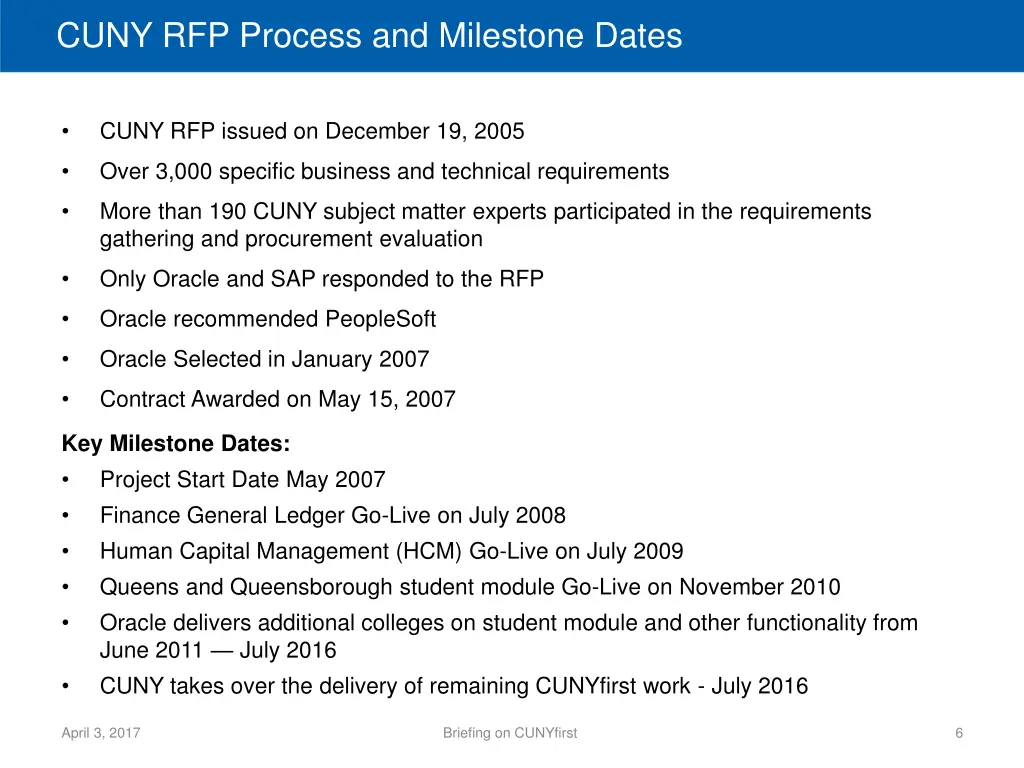 CUNY RFP Process and Milestone Dates

• CUNY RFP issued on December 19, 2005
• Over 3,000 specific business and technical requirements
• More than 190 CUNY subject matter experts participated in the requirements gathering and procurement evaluation
• Only Oracle and SAP responded to the RFP
• Oracle recommended PeopleSoft
• Oracle Selected in January 2007
• Contract Awarded on May 15, 2007

Key Milestone Dates:
• Project Start Date May 2007
• Finance General Ledger Go-Live on July 2008
• Human Capital Management (HCM) Go-Live on July 2009
• Queens and Queensborough student module Go-Live on November 2010
• Oracle delivers additional colleges on student module and other functionality from June 2011 — July 2016
• CUNY takes over the delivery of remaining CUNYfirst work - July 2016

April 3, 2017

Briefing on CUNYfirst

6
********
### EXERCISE
Exactly reproduce the lines that run from the first line of the listing above to the line containing "May 15, 2007", including both; omit the pictures.

### EXPECTED ANSWER
 CUNY RFP Process and Milestone Dates

• CUNY RFP issued on December 19, 2005
• Over 3,000 specific business and technical requirements
• More than 190 CUNY subject matter experts participated in the requirements gathering and procurement evaluation
• Only Oracle and SAP responded to the RFP
• Oracle recommended PeopleSoft
• Oracle Selected in January 2007
• Contract Awarded on May 15, 2007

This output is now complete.